The border gives the villagers other opportunities to make money besides selling cigarettes and vodka.

Once across the border and having sold their goods, a villager may be picked up by a trader transporting Polish products to Ukraine, Kryveiko said. Such traders look for people to share the car ride as, according to customs rules, the maximum amount of goods for personal usage cannot exceed 50 kilograms per person or be worth more than €500. With an additional person in a car, a trader can avoid paying customs duty, while the villager gets Hr 50-70 ($2-3) for the ride.

Some 100 meters from the checkpoint an old, white, Soviet-era Volga car is parked with 10-kilogram plastic tubs of honey on its hood. A ragged cardboard sign reads “Honey. Hr 50”

But that’s not the price of the honey – it’s how much a person will be paid for taking a tub of honey across the border and delivering it to a honey trader in Poland.

Locals make money from the illegal trade in Poland, but they spend money there as well. According to Polish Main Statistical Office, Ukrainians who crossed into the local border zone spent around $180 million in the first quarter of 2016.

Locals buy cars in Poland, where they are cheaper, and don’t bother to re-register them with the Ukrainian authorities. Registering a car in Poland costs half the amount it does in Ukraine, and as long as the car owner crosses the border at least once every five days, they can keep their Polish plates.
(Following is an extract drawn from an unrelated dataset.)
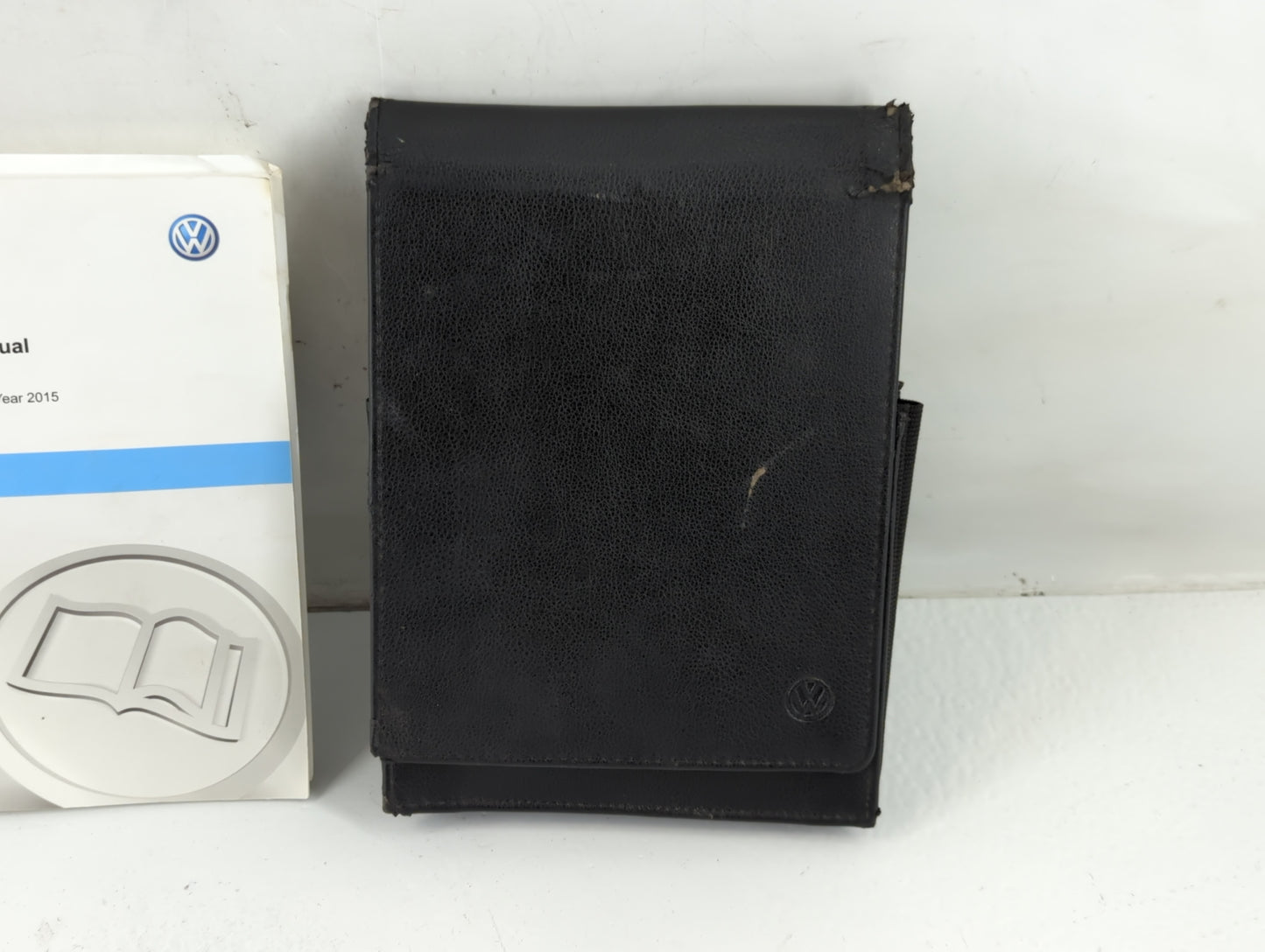 2015 Volkswagen Jetta Owners Manual Book Guide P/N:1525U1JT623 OEM Used Auto Parts - Oemusedautoparts1.com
Kryveiko points to a line of cars with the European Union license plates: “They are all from our village.”

Border guards’ burden

The crowds crossing from into Poland and back every day complicates the work of customs and border officers. Lines frequently build up, sometimes with 300-400 cars waiting at the vehicle checkpoint, and dozens of people at the pedestrian crossing point.

Levko Prokipchuk, the ex-head of Lviv customs, who is temporarily serving as a head of Ivano-Frankivsk Oblast customs, said that around 60-70 percent of the people crossing the border into Poland are Ukrainian citizens with local border traffic permits. He said that after Poland temporarily suspended the special border-crossing regime in July, the lines reduced significantly.

“We have a situation in which the salary they (the residents of the 30-kilometer border zone) can earn officially… is smaller than the amount of money they can earn by trading across the border,” Prokipchuk said.
Since the beginning of 2016, Lviv customs has seized around 200,000 packs of cigarettes from smugglers, Prokipchuk said.

According to him, bringing the price of cigarettes in Ukraine to the same level as in Poland would greatly reduce the problems. Prokipchuk also advocates reducing the amount of goods a Ukrainian is allowed to carry across the border. Today it’s 50 kilograms per day.

“Once we resolve these two questions, the local border traffic won’t play any role,” he said.
Obstacles to business

The lines on the border also disrupt the business of European companies that have chosen to work in Lviv Oblast specifically for its location close to EU territory.

Maryana Lutsyshyn, the head of the western Ukrainian branch of the European Business Association, said that a person may have to wait for eight hours to cross the border. This is a big obstruction for businesspeople who work with companies on both sides of the border, and who cross the frontier regularly.

Lutsyshyn also noted that the lines at the border controls vanished after Poland’s temporary suspension of the local border traffic regime, but appeared again when Poland lifted the restriction.

The business community is meeting with the customs authorities, the border service and local administrations to try to resolve the problems. Lutsyshyn said setting up separate lines for people with permits as a potential solution to the issue of overcrowding at the border.

“We need to find common ground, which would allow investors to work, and let them (local border traders) earn a living,” she said.